Star Trek has come close to giving us this kind of android before, but not quite. Juliana Tainer (Fionnula Flanagan), a duplicate of Data's own human "mother" in the TNG episode "Inheritance," was similar: An android who believed she was human up until the moment the circuits in her head were revealed. In the original series episode "What Are Little Girls Made Of?," the deranged Dr. Roger Korby makes an android duplicate of Captain Kirk before it is eventually revealed that he, too, is an android duplicate of himself, complete with wires hanging out of his damaged hand. Androids that are supposed to pass for humans are also employed by con-man Harry Mudd in both Short Treks and the original series episode "I, Mudd."

And, yes, Data has had a daughter before, the android Lal (Hallie Todd), who was constructed by Data in "The Offspring," but tragically "died" because Data couldn't figure out how to make her positronic brain stable. Lal also knew exactly what she was, and had no delusions that she was android.

So, all of these previous Star Trek androids are close to the idea of Dahj and Soji, but with one crucial difference: They all had very visible circuitry once you got down to it. Other than her superhuman strength and classic Data processing speeds, Dahj bleeds like a human and, perhaps more importantly, thinks she is human. This makes her more like a Cylon from Battlestar Galactica or the replicants from Blade Runner than anything we've ever seen on Trek .

And yet, even those comparisons aren't quite right.

whatarelittlegirlsmadeofhd267

Two of these three people are androids. (Credit: CBS)

LIST OF TASKS:
1. From the passage on Star Trek androids, print the part starting with "So, all of these" and going on through "androids. (Credit: CBS)".
2. Carry on writing the piece about Star Trek androids, picking up right after the last sentence it shows.

LISTED RECORDS:

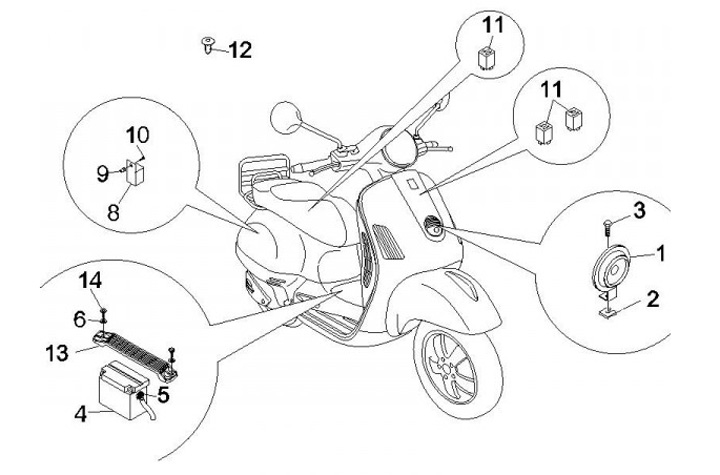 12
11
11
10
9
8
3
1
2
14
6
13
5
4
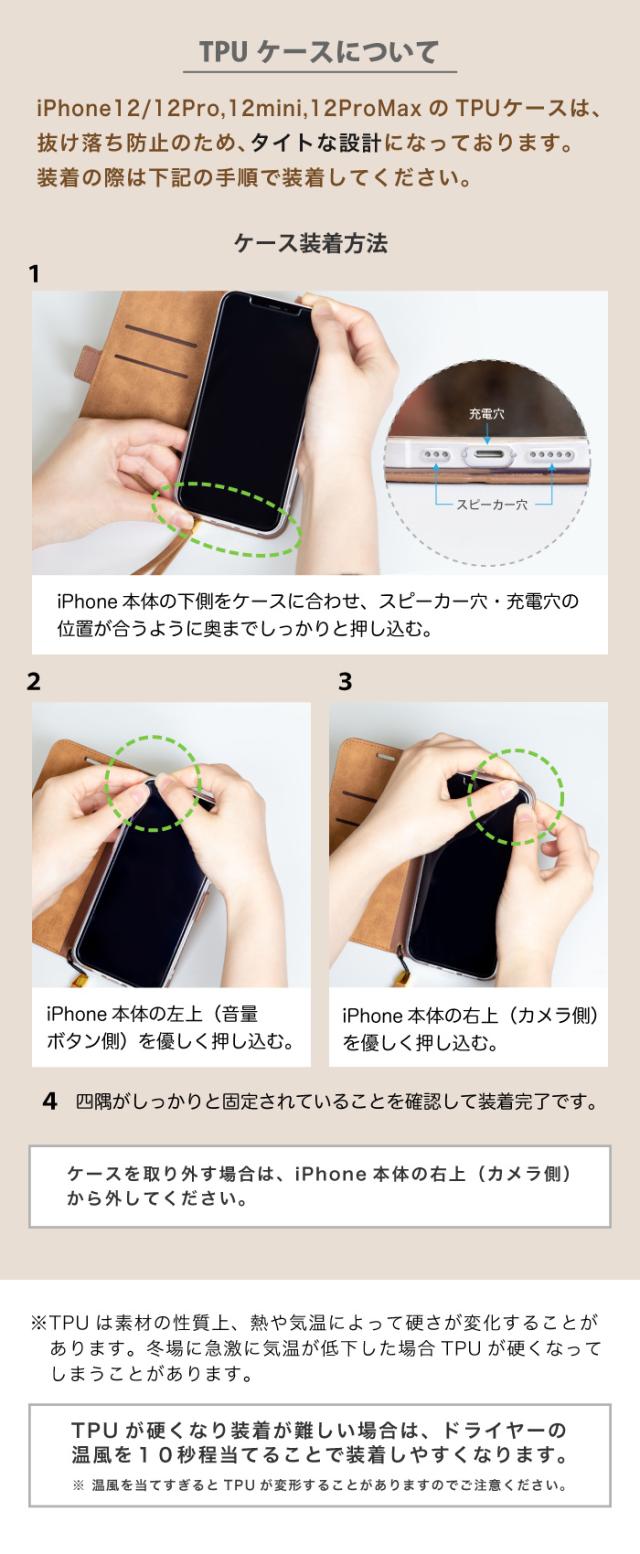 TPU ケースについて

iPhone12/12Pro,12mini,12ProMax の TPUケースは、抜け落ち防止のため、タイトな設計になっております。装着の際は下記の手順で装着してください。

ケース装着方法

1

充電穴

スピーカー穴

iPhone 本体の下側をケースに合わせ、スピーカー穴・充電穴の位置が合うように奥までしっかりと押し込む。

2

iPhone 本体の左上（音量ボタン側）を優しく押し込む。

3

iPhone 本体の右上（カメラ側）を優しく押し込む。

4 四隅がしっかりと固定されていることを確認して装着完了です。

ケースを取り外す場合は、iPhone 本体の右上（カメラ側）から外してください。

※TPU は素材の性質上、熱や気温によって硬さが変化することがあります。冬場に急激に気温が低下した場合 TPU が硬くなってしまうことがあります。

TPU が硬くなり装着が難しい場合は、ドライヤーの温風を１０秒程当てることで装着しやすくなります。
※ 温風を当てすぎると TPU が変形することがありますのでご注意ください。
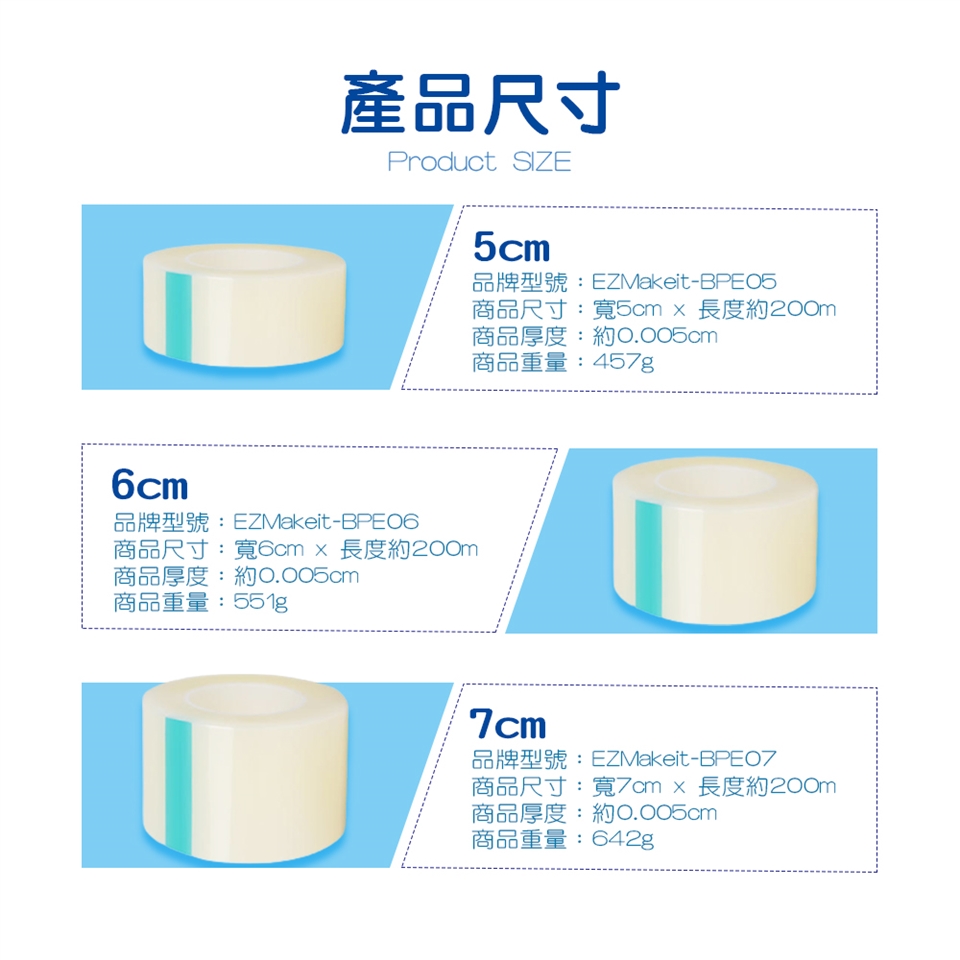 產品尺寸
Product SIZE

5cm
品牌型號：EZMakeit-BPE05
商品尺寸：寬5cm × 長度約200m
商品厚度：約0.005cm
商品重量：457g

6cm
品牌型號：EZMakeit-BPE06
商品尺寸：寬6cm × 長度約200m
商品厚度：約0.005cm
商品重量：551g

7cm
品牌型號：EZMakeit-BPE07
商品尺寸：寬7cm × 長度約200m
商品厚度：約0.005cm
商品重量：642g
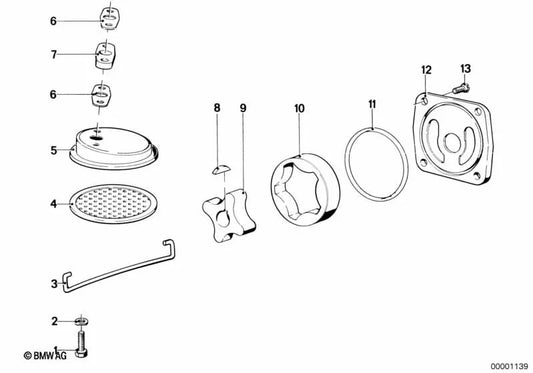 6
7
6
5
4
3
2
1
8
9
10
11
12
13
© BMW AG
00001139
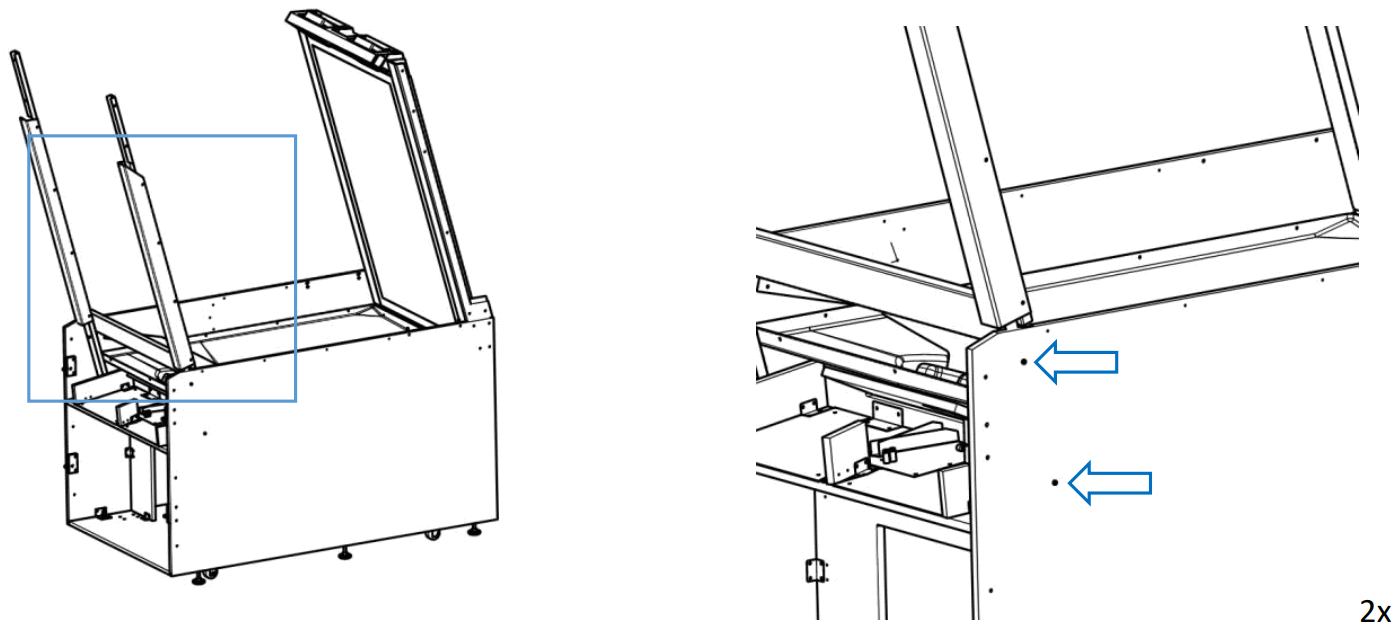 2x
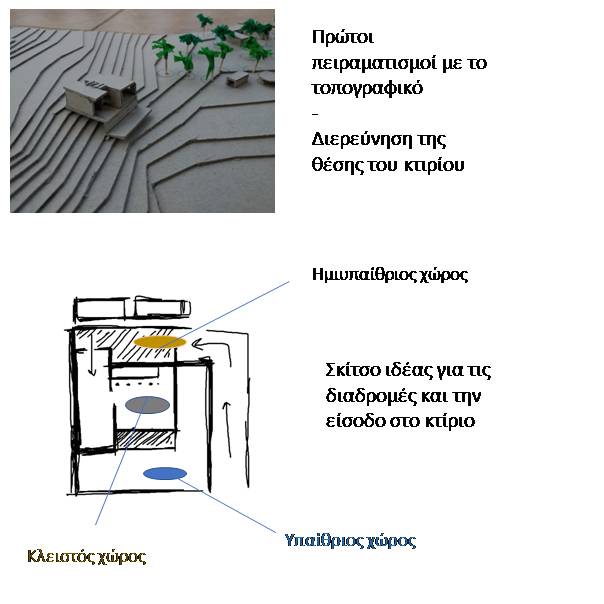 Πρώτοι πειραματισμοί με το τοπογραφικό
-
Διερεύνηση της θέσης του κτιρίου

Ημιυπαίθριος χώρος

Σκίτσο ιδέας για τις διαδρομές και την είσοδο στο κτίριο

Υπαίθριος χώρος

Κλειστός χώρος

TASK-BY-TASK OUTPUTS:
1.
So, all of these previous Star Trek androids are close to the idea of Dahj and Soji, but with one crucial difference: They all had very visible circuitry once you got down to it. Other than her superhuman strength and classic Data processing speeds, Dahj bleeds like a human and, perhaps more importantly, thinks she is human. This makes her more like a Cylon from Battlestar Galactica or the replicants from Blade Runner than anything we've ever seen on Trek .

And yet, even those comparisons aren't quite right.

whatarelittlegirlsmadeofhd267

Two of these three people are androids. (Credit: CBS)

2.
The episode begins with Picard wondering if Data has a "tell" during a game of poker. Most secret androids in all forms of science fiction tend to have a tell: circuits that spill out, robotic voices, or the deep need to say "affirmative" instead of "yes."

The Cylons on Battlestar had glowing red spines sometimes, and even the Replicants in Blade Runner were susceptible to the famous Voight-Kampff test that proved they were synthetic. Westworld hosts look human but underneath their skin, they all have very "robotic" exoskeletons and very obvious robot brains. So, although Picard is standing on the shoulders of all this Star Trek canon and a ton of other science fiction precedents that came before, these "flesh and blood" androids are the show's way of forging a path ahead.

With these robots, there's no "tell." At all. It's a small, subtle difference, but it is, in its own small way, a tiny bit of new blood in a long line of robot stories. These androids are virtually indistinguishable from humans. We can't tell them apart from us, and they're dreaming about humans.

The subtle change Star Trek: Picard has made to the robot formula is straightforward but smart. If robots were real, but there was nothing about them that was different other than their abilities and how they were made, would they still count as robots? It's not a new question per se, but Picard presents it in an innovative and elegant way. This may not be an entirely new, strange world of androids, but Star Trek: Picard is exploring it boldly.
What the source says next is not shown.